L’allora sindaco Ernesto Nathan istituì diverse squadre del Servizio Giardini dedicate alla cura e alla manutenzione del verde. Con l’ampliamento della città degli anni 50 e 60 il patrimonio arboreo crebbe ulteriormente fino ad arrivare alla incredibile cifra di oggi (appunto più di 310 mila). Purtroppo, però, nessuno si occupa più degli alberi con le conseguenze che tutti vediamo. Radici che sollevano le strade, fogliame che ottura i canali di scolo, rami o tronchi che precipitano a volte uccidendo.

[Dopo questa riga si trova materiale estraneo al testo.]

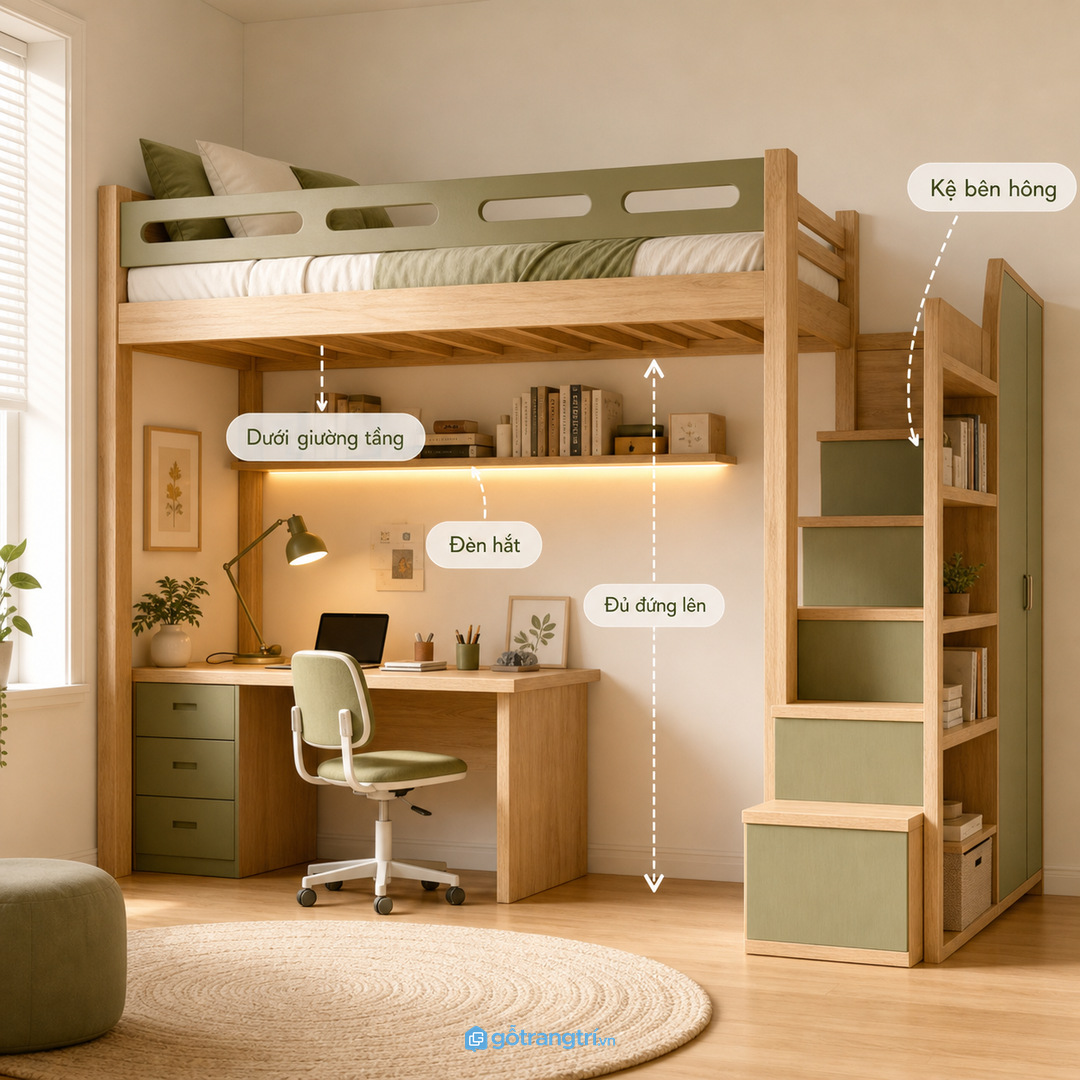 Chia khoang sách vở theo thói quen học thật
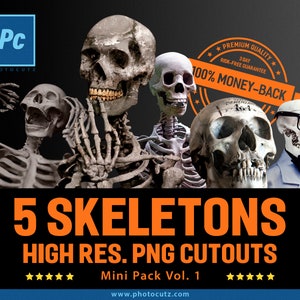 Skeletons Halloween Skulls Bones High Res. Photoshop PNG Cutouts Overlays, Mini Pack Volume 1 for Creative Photography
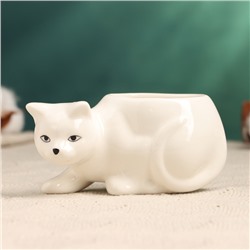 Декоративный горшок для цветов «Кошка Милка», 150 мл, 11.4×5.4×5.5 см, керамический, белый, Greengo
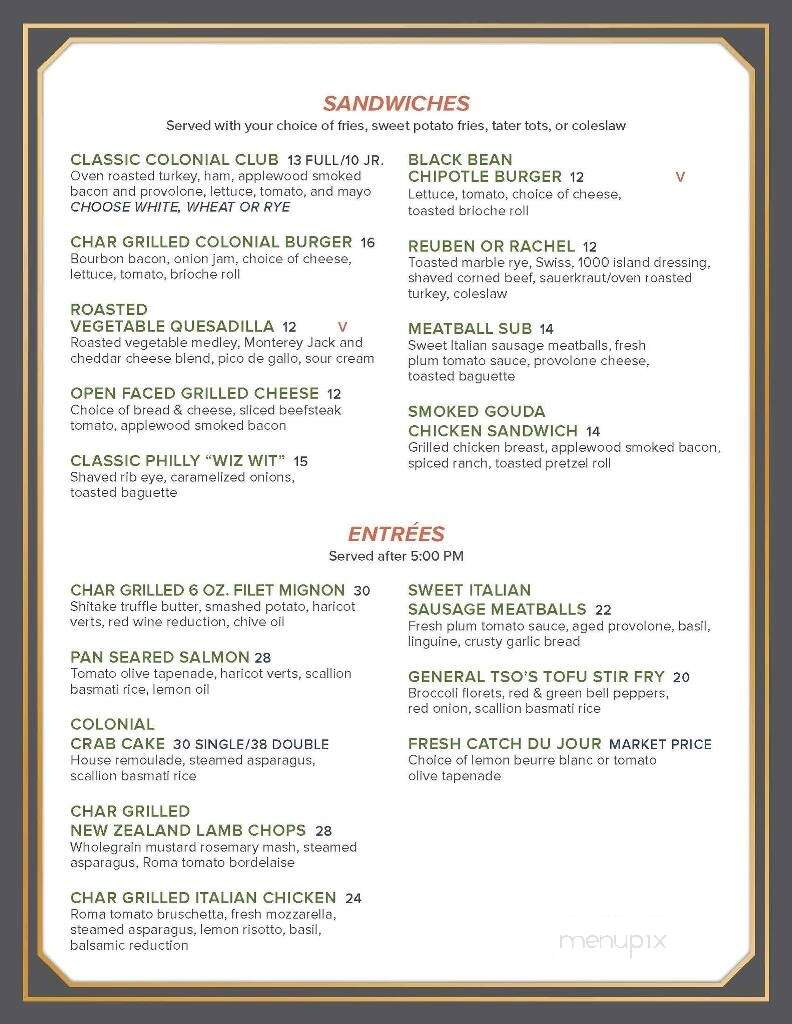 Squires Restaurant at Colonial Golf Tennis Club - Harrisburg, PA menu_pic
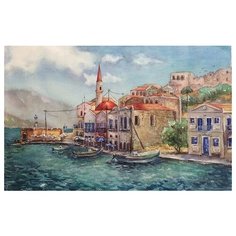 Color kit/ Выкладка стразами /Алмазная картина на подрамнике Морской пейзаж 40х50 KUK110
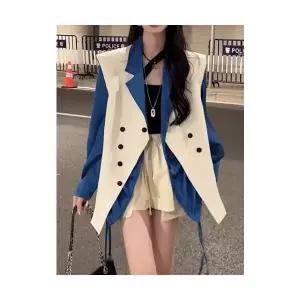 EAMT 여자 조끼 봄가을 가죽+가죽반바지+셔츠 캐주얼 루즈핏 EUNG3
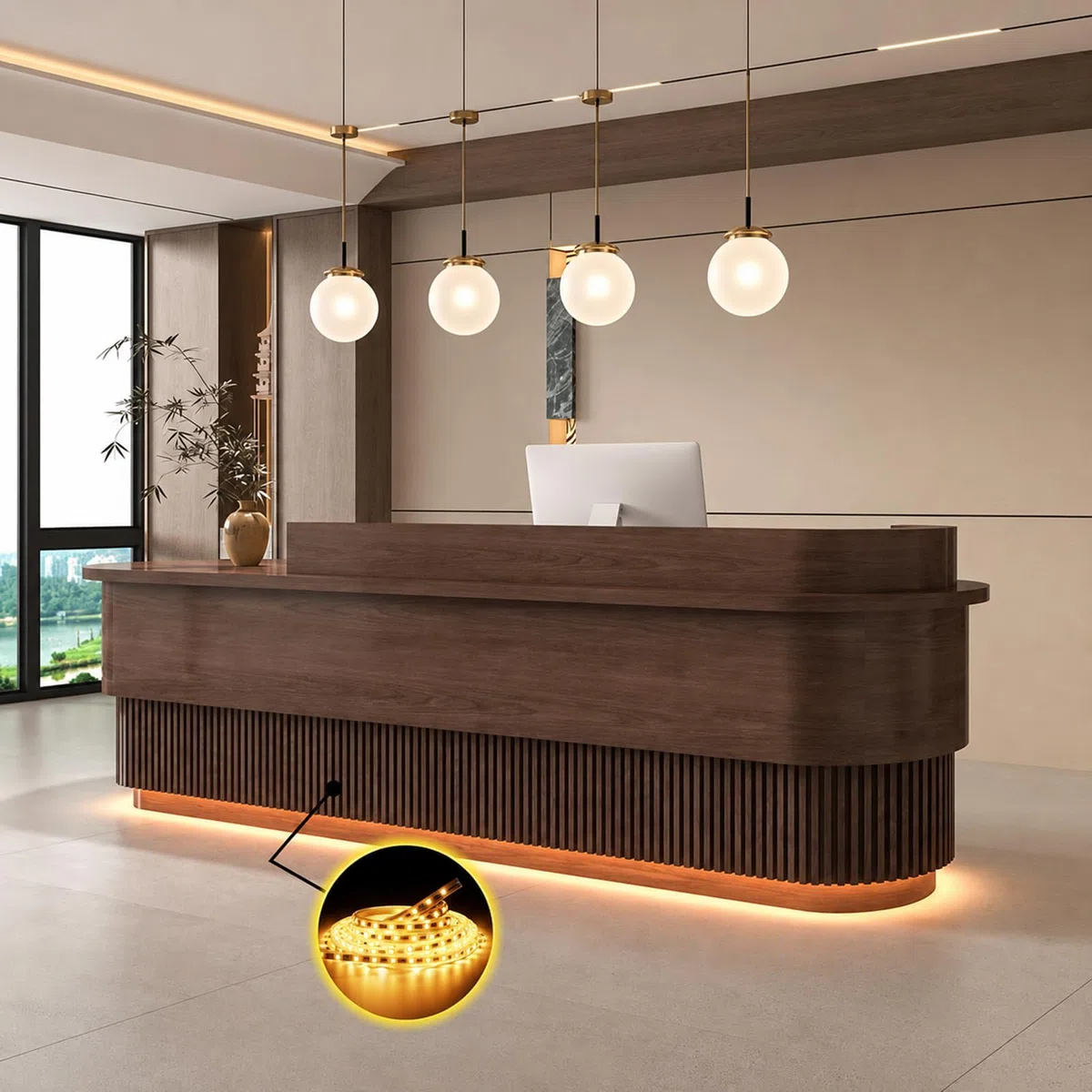 Moderne Empfangstheke Aus Holz Empfangstresen Mit Schublade Color D, 180cm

Nel primo semestre del 2016 (ultimo dato disponibile) sono stati effettuati solo 637 interventi di cui 597 potature e 40 abbattimenti. Meno di una goccia nel mare. La giunta Alemanno aveva forse dimenticato l’esistenza degli alberi perché in quegli anni la cura fu scarsa se non del tutto assente. L’amministrazione Marino provò a dare una svolta, realizzando un censimento: 86 mila piante vennero monitorate (riportano ancora una etichetta sul tronco) e si vide che una grandissima parte di loro aveva raggiunto ormai la fine del proprio ciclo vitale. Ottanta o cento anni, infatti, sono tanti per un grosso albero che si appesantisce e rischia di morire di vecchiaia. Fu così indetto un appalto per un valore di quasi 5 milioni di euro che avrebbe avviato un vero piano di manutenzione. Ma la caduta della giunta Marino bloccò il procedimento che è rimasto lettera morta fino ad oggi. Nè Tronca, nè l’attuale giunta lo hanno ripreso nonostante nel frattempo abbia ottenuto il parere favorevole dell’Anac.

Inoltre manca un “piano del verde” aggiornato, dato che l’ultimo risale al 1948 ed ovviamente la città nel frattempo è piuttosto cambiata. Non deve stupire quindi se episodi come quello accaduto ieri siano sempre più frequenti. Eppure si tratta di ordinaria amministrazione. Basterebbe decidersi ad iniziare.